▶ [Task item] Read through the listing below and copy each line in which the word "cover" occurs.

▶ [Information shown]
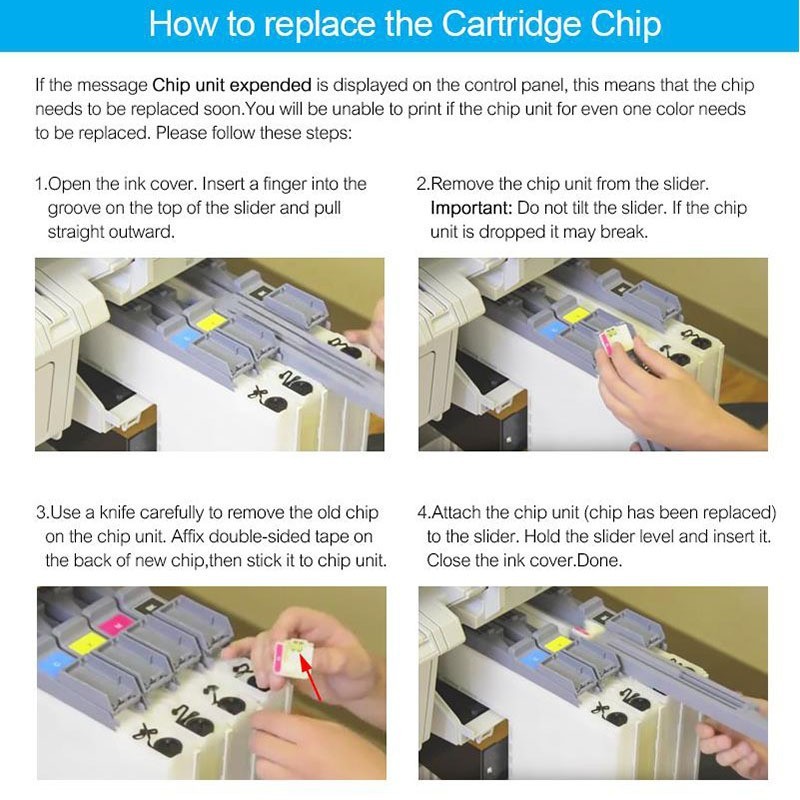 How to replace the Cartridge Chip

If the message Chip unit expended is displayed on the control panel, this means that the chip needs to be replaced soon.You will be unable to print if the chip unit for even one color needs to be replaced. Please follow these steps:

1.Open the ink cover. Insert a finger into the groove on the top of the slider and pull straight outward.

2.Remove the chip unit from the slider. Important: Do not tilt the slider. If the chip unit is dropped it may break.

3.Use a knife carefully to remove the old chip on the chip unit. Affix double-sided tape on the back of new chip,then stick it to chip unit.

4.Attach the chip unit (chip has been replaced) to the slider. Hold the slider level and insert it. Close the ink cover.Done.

--

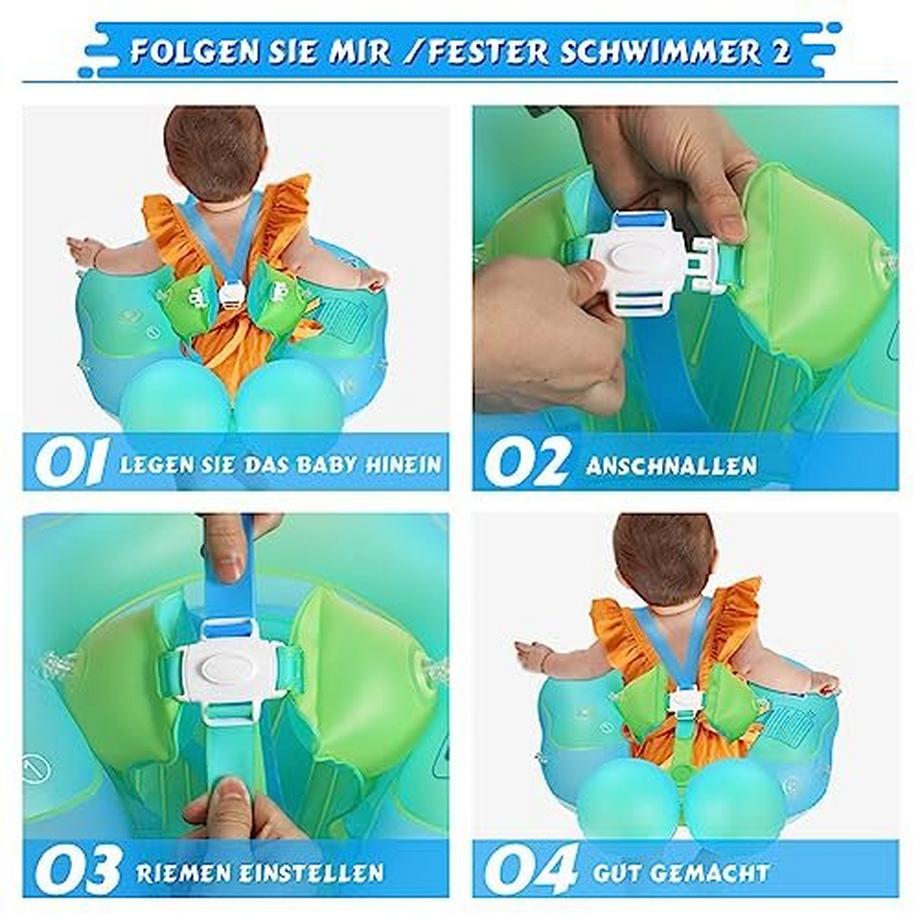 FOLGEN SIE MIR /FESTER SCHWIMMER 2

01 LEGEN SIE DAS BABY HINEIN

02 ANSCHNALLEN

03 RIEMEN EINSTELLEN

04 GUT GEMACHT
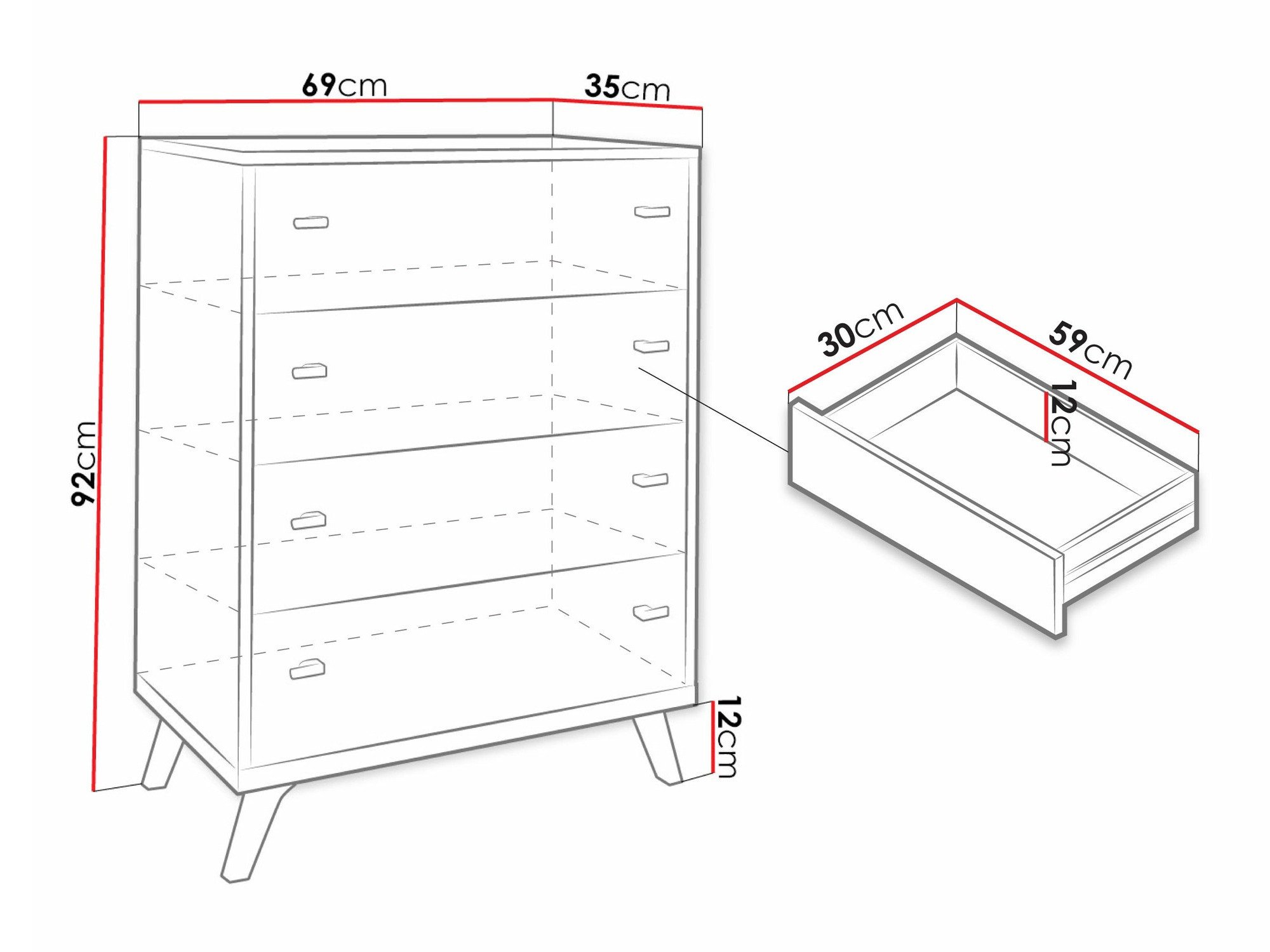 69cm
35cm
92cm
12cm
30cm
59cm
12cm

▶ [Answer below]
1.Open the ink cover. Insert a finger into the groove on the top of the slider and pull straight outward.
4.Attach the chip unit (chip has been replaced) to the slider. Hold the slider level and insert it. Close the ink cover.Done.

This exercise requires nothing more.